Mehmet Çekil, 7 yıl önce Hasandağı eteklerinde bin 300 rakımlı Kargın köyüne, anavatanı Tibet olan 'goji berry' fidanlarını dikti. Üretimin istenilen seviyede olması ve taleplerin artmasıyla tarlasını 57 dekarlık alana çıkaran Çekil, yıllık ortalama yaş ve kuru 25 ton gojy berry meyvesi üretiyor.
"SON 2 YILDIR YOĞUN TALEP VAR"
Son 2 yıldır yoğun talep olduğunu belirten Mehmet Çekil, yaşadığı süreci şöyle anlattı:
"ÜRÜNLERİN YÜZDE 90'I YURT DIŞINA GİDİYOR"
"Türkiye, İtalya, İspanya ile Bulgaristan'dan ürün talep ediyorlar ve tercihlerini en çok Türkiye'den yana kullanıyorlar. Bizim verdiğimiz toptancılar ürünün yüzde 80'i ile 90'ını yurt dışına gönderiyorlar."
DEKARDAN 25 BİN TL GETİRİSİ VAR
"Geçen sezon bütün masrafları çıkınca dekar başına 25 bin TL kâr elde ettim. Geçen sezon kilosunu 80 TL'den bu sezon ise 100 TL'den veriyoruz. Daha hasat yapmadan ön sözleşmeyle satış yaparak elimizdeki ürünleri bitirdik."
Üründen, turşu ve reçel de yapıldığını ifade eden Çelik, şunları söyledi:
"ZAHMET AZ, SU İSTEĞİ AZ"
"Biz turşu, reçel, marmelat, çay ve balını yapıyoruz. Birçok gıda sektöründe de kullanılıyor. Zahmeti az olan bir bitki ve su isteği az. Herhangi bir hastalığı yok. Ürünün tek zararlısı kuşlar. Kuşlar içinde fileyle önlem alıyoruz. Zor olan kısmı ise toplanmasıdır. Meyveleri tek tek topluyoruz. Birden fazla işçiyle yapılması gereken bir iş olduğu için köydeki kadınlara da çalışma imkânı sağlamış oluyoruz. "

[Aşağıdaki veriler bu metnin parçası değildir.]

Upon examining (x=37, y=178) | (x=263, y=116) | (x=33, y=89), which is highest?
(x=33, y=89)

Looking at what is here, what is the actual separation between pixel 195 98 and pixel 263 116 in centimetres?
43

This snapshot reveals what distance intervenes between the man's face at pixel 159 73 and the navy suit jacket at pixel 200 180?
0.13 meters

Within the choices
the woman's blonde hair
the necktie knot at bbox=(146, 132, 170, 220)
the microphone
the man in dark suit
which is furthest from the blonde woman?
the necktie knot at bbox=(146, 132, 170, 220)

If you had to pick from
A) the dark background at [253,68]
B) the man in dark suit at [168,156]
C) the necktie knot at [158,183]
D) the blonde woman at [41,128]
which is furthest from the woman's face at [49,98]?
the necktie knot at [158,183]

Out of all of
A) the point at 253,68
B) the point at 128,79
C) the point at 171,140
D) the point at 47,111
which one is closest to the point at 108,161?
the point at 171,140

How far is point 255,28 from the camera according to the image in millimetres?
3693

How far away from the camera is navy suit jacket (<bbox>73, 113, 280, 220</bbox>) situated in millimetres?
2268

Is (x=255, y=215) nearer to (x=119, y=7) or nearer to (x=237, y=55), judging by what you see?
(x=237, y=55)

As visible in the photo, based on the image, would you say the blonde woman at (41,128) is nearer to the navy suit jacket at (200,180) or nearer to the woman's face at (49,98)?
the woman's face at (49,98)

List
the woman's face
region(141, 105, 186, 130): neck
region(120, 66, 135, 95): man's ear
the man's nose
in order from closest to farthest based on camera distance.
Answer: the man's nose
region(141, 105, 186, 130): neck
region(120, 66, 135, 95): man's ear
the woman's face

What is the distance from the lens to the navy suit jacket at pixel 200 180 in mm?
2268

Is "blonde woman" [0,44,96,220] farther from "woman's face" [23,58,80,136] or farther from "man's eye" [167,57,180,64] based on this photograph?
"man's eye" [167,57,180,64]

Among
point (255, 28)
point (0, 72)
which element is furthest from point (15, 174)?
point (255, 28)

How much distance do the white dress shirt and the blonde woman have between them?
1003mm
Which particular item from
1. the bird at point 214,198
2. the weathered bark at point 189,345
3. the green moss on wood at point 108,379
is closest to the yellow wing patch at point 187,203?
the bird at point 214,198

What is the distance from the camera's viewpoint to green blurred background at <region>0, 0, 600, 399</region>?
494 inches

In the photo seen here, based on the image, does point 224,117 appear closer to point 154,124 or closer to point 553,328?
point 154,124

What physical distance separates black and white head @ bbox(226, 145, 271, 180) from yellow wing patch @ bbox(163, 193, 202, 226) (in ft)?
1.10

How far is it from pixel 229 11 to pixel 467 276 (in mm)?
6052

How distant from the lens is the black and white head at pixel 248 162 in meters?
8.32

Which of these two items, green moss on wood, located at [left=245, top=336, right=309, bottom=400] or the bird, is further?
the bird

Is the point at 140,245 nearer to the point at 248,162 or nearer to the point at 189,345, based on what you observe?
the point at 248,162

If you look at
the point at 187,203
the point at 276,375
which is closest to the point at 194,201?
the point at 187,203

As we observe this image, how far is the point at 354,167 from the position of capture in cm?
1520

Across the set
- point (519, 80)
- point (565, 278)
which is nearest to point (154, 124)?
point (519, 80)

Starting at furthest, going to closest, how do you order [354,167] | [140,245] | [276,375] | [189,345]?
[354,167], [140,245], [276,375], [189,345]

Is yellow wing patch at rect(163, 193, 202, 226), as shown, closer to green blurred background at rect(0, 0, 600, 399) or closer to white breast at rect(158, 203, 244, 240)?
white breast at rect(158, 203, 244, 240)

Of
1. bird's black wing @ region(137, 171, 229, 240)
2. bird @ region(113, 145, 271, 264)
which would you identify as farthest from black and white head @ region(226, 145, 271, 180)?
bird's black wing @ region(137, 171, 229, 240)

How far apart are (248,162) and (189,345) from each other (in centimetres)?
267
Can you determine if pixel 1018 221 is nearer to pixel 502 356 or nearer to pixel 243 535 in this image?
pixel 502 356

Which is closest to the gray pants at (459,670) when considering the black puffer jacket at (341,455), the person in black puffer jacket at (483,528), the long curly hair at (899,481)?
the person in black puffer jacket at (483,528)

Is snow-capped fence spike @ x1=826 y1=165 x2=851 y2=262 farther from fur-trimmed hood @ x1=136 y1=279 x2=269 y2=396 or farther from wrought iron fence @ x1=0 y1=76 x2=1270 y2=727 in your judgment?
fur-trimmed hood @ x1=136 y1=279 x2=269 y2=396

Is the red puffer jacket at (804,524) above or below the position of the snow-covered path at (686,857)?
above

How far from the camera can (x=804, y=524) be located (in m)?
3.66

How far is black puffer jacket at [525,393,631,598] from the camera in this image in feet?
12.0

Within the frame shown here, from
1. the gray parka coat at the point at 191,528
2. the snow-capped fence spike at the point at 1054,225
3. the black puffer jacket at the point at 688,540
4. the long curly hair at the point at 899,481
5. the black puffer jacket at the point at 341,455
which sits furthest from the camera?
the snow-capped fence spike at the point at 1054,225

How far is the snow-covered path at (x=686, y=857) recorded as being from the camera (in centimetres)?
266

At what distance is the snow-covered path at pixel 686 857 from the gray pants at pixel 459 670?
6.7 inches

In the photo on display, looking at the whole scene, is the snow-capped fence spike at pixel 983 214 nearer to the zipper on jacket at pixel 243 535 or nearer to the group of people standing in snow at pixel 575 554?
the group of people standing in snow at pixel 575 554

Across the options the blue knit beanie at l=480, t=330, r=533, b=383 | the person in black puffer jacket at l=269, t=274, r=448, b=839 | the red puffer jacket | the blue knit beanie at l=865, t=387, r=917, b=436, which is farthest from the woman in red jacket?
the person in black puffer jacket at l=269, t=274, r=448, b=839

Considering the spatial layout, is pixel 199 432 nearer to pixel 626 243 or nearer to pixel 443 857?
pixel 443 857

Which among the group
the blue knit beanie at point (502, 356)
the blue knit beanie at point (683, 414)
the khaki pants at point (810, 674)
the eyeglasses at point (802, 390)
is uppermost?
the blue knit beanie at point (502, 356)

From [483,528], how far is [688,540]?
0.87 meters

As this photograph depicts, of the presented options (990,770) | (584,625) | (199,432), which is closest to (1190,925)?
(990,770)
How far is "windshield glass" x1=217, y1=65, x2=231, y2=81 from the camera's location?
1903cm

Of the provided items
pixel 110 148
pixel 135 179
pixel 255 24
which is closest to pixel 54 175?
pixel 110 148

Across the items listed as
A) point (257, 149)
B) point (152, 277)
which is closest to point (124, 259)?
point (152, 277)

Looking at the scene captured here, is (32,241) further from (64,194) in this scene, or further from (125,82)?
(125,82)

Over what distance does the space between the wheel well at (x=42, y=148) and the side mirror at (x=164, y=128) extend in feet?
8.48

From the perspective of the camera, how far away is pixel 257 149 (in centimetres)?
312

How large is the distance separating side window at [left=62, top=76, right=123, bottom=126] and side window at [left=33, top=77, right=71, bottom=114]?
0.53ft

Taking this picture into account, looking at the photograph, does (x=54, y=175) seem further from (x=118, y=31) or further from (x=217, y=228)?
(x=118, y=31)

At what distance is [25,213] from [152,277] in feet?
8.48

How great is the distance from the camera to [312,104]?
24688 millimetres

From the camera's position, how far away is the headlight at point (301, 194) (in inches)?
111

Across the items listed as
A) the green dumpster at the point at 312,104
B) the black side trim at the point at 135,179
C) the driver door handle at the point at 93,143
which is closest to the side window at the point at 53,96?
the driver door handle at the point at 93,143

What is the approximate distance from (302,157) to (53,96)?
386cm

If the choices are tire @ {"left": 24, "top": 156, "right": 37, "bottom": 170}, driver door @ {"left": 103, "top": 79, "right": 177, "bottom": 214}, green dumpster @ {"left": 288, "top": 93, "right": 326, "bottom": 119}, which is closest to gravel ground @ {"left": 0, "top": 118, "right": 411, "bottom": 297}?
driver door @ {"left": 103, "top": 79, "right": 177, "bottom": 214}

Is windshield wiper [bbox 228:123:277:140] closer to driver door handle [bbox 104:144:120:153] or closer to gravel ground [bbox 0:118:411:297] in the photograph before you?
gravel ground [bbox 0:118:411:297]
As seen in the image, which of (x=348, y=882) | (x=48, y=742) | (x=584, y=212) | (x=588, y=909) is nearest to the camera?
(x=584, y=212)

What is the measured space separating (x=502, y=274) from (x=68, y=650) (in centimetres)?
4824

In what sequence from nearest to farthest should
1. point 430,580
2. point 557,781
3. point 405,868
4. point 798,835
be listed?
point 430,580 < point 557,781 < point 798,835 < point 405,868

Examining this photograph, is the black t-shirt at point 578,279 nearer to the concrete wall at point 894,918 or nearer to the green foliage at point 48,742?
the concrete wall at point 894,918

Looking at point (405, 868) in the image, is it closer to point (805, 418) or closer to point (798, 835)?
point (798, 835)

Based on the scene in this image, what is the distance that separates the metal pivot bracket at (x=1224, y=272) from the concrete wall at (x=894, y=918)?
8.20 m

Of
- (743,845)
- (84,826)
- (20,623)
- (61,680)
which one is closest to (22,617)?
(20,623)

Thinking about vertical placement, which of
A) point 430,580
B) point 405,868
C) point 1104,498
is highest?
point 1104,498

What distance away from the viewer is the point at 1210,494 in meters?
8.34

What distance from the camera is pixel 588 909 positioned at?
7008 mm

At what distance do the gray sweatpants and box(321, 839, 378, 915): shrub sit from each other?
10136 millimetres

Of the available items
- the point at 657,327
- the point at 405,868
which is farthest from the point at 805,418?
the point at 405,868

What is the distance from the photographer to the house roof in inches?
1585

"SEZONDA 8 KEZ ÜRÜN ALIYORUZ"
"Köyde goji berry üzerine bir de kadın kooperatifi kurduk. 35 dekar alana Tarım İl Müdürlüğü tarafından bir bahçe kuruluyor. Mayıs ayında çiçek açmaya başlıyor ve kasım ayına kadar sezonda 7 - 8 kez ürün alıyoruz. Analizlerde ürünün selenyum açısından çok zengin olduğunu fark ettik. Diğer şehirlerde yetişen goji berry ile arasında ciddi bir selenyum farkı var."